Inflation is likely to be just under 3 percent at end-2017, but it is expected to return to around the 4 percent target soon thereafter. The current account surplus is forecasted to improve due to higher oil prices and stronger global demand.
"The deficit reduction planned in the 2018-20 federal budget, underpinned by the new fiscal rule, is welcome. The adjustment is warranted due to permanently lower oil prices and the need to increase savings in the oil fund in the face of potentially volatile oil prices. Measures to improve tax collection and the return on state assets – including dividend payout – could boost non-oil revenues. The adjustment on the expenditure side should rely on more permanent and better targeted measures, such as parametric reform to the pension system, shifts to means-testing of social assistance programs and reductions in subsidies and tax expenditures. Detailed spending reviews could also create fiscal space for infrastructure and human capital investment.
"The Central Bank of Russia (CBR) has met its inflation target earlier than expected with the commendable steadfast implementation of their inflation targeting regime. Conditions are in place for further easing of monetary policy as inflation and inflation expectations have continued to decline since the last Article IV (see Press Release No. 17/270). Further cuts in the policy interest rate should continue as the monetary stance remains tight but with due care to the potential reversal of temporary factors – low food prices and the strong exchange rate – which are partly responsible for the current low inflation. The CBR's enhanced monetary framework beyond end-2017 is welcome.
"The banking system appears stable, notwithstanding the recent rescue of two prominent banks and endemic weaknesses in many small banks.
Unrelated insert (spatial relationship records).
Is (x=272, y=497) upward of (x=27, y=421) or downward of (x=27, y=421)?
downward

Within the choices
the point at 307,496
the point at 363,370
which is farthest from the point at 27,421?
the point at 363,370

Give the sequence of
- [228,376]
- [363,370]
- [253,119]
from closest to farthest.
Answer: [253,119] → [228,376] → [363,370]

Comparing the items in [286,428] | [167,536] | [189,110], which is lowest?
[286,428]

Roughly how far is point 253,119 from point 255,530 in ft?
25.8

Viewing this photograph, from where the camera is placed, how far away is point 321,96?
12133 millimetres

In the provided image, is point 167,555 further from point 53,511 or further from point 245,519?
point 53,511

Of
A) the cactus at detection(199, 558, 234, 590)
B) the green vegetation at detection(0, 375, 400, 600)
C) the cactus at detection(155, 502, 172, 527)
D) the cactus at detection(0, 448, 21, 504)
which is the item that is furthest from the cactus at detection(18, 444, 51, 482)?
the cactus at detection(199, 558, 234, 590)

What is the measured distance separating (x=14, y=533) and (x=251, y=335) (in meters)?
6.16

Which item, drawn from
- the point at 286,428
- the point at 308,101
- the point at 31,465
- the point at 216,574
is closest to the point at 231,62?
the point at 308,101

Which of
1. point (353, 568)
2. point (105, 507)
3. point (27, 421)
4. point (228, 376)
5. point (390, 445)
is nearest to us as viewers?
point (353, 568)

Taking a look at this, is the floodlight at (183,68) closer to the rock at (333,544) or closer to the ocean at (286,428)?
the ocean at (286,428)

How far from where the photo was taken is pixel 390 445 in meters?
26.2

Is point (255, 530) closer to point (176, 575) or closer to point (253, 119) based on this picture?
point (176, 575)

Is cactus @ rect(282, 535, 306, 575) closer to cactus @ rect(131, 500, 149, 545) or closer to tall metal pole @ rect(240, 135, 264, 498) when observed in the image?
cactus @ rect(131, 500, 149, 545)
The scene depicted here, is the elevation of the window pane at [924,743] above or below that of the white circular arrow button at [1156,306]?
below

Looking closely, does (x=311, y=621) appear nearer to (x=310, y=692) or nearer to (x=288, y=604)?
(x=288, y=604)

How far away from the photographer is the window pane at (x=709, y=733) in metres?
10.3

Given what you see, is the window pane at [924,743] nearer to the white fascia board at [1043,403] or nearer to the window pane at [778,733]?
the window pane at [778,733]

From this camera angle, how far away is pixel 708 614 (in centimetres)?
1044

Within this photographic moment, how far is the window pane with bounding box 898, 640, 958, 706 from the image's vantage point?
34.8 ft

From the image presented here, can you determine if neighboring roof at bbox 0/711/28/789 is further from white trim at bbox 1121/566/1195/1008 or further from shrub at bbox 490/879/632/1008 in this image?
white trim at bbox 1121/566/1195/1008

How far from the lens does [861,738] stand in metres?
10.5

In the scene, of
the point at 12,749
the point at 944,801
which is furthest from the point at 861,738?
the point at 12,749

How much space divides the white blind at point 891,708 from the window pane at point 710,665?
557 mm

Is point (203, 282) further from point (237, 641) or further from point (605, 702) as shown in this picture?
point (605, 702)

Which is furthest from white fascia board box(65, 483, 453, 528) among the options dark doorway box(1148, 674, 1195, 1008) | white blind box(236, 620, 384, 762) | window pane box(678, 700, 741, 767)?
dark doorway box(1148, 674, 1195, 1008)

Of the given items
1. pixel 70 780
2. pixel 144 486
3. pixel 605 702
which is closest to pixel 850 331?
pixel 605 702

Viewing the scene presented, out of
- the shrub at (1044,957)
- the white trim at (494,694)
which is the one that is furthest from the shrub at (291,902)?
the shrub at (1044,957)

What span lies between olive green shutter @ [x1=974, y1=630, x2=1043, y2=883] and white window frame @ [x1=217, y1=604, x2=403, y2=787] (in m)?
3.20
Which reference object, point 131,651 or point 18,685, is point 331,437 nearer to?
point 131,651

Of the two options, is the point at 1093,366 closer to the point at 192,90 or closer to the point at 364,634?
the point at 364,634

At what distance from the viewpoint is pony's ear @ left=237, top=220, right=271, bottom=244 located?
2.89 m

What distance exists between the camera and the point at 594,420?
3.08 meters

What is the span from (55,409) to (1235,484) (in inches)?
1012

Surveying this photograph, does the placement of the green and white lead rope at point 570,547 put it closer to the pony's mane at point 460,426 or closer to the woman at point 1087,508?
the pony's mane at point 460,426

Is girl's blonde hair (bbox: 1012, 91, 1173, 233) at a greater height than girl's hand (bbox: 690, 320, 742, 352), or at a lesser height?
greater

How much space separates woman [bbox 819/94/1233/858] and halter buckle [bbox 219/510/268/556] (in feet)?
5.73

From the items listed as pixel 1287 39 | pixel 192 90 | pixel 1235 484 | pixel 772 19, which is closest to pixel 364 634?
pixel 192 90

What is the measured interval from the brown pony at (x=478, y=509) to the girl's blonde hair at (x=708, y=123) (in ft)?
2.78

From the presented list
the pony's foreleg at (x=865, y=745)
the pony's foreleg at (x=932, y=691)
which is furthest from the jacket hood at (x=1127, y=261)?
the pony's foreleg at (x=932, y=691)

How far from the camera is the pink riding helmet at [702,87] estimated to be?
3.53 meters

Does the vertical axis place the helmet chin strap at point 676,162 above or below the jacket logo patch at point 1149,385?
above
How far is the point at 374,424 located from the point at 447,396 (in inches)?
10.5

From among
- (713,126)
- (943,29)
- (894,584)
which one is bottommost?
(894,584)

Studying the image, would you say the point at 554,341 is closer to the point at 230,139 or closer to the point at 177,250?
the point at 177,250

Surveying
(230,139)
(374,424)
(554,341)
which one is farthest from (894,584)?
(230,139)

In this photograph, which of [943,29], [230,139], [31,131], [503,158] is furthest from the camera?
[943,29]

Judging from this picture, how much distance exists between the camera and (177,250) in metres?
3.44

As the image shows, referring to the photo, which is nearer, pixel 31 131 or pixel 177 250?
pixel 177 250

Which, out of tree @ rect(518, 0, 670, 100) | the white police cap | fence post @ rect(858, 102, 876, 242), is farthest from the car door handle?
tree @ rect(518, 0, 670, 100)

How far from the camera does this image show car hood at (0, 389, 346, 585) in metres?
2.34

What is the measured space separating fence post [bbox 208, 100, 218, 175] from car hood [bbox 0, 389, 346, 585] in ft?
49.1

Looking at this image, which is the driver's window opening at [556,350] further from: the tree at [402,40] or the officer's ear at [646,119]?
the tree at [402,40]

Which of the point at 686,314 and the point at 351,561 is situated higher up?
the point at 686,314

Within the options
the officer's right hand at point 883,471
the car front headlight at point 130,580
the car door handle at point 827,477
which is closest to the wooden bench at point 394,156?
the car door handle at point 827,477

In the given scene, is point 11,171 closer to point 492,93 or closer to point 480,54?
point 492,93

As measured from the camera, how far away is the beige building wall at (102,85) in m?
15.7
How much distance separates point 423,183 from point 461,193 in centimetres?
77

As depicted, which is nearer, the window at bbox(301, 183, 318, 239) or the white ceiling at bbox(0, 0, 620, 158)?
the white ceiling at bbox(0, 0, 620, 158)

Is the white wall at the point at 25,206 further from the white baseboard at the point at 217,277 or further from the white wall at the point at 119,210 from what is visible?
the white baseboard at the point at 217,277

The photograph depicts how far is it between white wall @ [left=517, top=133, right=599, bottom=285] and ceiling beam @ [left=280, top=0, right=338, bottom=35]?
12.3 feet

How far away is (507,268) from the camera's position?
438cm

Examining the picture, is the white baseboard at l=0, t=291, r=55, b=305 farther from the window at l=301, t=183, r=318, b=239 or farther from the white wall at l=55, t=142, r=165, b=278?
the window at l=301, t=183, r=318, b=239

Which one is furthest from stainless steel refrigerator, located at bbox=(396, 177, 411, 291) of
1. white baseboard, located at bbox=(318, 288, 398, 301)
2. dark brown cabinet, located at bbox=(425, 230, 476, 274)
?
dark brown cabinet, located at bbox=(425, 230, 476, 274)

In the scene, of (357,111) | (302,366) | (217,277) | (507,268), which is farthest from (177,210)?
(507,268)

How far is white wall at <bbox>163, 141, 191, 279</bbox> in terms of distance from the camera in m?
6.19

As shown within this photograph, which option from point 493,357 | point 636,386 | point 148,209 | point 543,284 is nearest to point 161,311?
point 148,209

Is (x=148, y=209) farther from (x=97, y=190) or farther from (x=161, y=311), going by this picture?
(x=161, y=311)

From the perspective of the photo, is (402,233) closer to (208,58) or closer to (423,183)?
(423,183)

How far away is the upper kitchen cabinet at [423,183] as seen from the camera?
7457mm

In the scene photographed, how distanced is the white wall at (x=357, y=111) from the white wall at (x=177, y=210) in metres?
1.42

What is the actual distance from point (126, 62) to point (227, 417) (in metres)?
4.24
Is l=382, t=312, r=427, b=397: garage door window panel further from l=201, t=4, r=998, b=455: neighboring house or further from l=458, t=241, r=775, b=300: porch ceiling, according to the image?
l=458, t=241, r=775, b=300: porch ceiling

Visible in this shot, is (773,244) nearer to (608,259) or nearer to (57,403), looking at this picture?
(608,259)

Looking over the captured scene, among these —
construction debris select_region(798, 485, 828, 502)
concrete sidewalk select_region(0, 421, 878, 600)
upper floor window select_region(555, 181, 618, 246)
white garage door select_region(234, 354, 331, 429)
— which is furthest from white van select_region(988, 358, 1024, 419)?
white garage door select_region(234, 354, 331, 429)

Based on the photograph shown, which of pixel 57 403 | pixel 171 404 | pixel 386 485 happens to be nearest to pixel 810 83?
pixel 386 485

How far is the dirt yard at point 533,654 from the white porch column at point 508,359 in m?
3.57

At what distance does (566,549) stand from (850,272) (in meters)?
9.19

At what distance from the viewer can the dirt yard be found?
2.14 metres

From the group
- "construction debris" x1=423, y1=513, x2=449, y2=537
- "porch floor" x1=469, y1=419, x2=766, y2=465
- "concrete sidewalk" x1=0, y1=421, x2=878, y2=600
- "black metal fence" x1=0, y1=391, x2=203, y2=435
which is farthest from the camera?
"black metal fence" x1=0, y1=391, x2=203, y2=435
Lending activity continues to increase, supporting a recovery in bank profitability, while NPLs appear to have stabilized. However, asset quality remains a key weakness and there are risks that provisioning may be low in some banks. Thus, the priority is to strengthen the ongoing asset quality review to ensure banks' capital basis and support market confidence. A key focus should be on ensuring credibility within the financial system, which requires the adoption and communication of a strategy to address any weaknesses identified by the review and transparency around the cost to taxpayers. The new bank resolution framework should shorten the process of open bank resolution and reduce balance sheet encumbrance, but areas of improvement remain. The CBR's funding could be replaced with federal government funds, provide for statutory bail-in consistent with international standards and remove the impediments to purchase and assumptions of problem banks by healthy banks."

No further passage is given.